───── Source excerpt

# LXC 1.0 Released



## NickM (Feb 21, 2014)

http://linuxcontainers.org/news/

LXC 1.0 was released yesterday.



> LXC 1.0 is the first production ready release of LXC and it comes with a commitment from upstream to maintain it until at least Ubuntu 14.04 LTS reaches end of life in April 2019. That's slightly over 5 years of support!


Tons of changes, but the most interesting for most of us here is probably support for fully unprivileged containers, which should open the door for hosts to at least begin thinking about actually selling LXC-based VPSes.  In a way, LXC is the spiritual successor to OpenVZ - after all, a lot of features used by LXC got their start in OpenVZ (PID and network namespaces, memory controller, and checkpoint-restore come to mind).

So, with that, what do you guys think?  Is LXC the wave of the future in VPS hosting?  Will it overtake OpenVZ?  Where does Docker fit into this?1   Or is containerization going to disappear completely, with KVM continuing it's upward trend?2

1: Docker uses LXC too, but it doesn't really provide a full OS environment and is designed for containerizing specific applications.  Would Docker be suitable for, say, a hosted app service like AppFog?  Or, with the introduction of fully unprivileged containers, will Docker expand it's functionality to allow a full OS environment?

──────────

#### Goals
- 1) Reproduce the LXC 1.0 thread between "# LXC 1.0 Released" and "years of support!", inclusive, renaming "LXC" to "Linux Containers" throughout.
- 2) Which features used by LXC does the LXC 1.0 thread say got their start in OpenVZ? List them all.
- 3) According to the LXC 1.0 thread, how long has upstream committed to maintaining LXC 1.0?
The records that follow are drawn from a separate source and are unrelated to the LXC 1.0 thread.

───── Dataset

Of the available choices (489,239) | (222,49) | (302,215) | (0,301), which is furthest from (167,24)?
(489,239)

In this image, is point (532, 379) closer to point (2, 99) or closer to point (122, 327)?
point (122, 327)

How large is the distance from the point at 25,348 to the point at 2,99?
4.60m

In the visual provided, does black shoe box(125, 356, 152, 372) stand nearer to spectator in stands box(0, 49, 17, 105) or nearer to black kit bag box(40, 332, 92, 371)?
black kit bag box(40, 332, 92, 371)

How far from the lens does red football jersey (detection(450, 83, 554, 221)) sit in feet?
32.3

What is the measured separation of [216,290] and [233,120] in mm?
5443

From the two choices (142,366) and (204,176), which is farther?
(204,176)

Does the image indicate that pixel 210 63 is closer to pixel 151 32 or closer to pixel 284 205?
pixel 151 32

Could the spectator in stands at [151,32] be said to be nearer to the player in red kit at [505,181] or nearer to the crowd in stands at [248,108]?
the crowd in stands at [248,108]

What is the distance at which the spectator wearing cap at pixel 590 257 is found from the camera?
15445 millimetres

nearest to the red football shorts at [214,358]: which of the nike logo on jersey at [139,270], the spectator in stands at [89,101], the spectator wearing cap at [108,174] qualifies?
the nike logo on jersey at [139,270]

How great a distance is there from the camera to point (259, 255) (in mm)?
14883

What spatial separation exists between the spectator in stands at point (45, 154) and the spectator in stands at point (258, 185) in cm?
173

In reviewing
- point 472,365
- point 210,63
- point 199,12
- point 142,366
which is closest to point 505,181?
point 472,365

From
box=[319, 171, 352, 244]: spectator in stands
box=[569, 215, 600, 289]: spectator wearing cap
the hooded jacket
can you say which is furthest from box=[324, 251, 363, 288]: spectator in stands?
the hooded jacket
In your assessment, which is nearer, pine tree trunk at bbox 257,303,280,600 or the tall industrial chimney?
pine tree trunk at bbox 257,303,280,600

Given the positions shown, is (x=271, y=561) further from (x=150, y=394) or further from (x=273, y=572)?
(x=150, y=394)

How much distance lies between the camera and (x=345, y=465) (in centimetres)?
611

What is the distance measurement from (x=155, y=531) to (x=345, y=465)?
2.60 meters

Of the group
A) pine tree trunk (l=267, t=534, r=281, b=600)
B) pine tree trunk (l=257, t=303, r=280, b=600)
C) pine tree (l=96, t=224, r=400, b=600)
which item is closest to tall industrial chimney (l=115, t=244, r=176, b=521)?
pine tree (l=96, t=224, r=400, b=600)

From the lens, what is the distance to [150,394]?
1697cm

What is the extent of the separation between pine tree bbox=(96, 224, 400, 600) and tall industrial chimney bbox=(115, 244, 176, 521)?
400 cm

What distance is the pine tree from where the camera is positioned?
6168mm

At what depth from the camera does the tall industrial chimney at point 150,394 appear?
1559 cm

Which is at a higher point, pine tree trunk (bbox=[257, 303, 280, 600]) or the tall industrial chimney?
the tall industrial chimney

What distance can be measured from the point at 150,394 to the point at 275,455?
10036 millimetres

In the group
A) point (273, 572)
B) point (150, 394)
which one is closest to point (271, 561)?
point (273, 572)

──────────

#### Worked answers
- 1)
# Linux Containers 1.0 Released



## NickM (Feb 21, 2014)

http://linuxcontainers.org/news/

Linux Containers 1.0 was released yesterday.



> Linux Containers 1.0 is the first production ready release of Linux Containers and it comes with a commitment from upstream to maintain it until at least Ubuntu 14.04 LTS reaches end of life in April 2019. That's slightly over 5 years of support!

- 2) PID namespaces, network namespaces, the memory controller, and checkpoint-restore

- 3) Until at least Ubuntu 14.04 LTS reaches end of life in April 2019.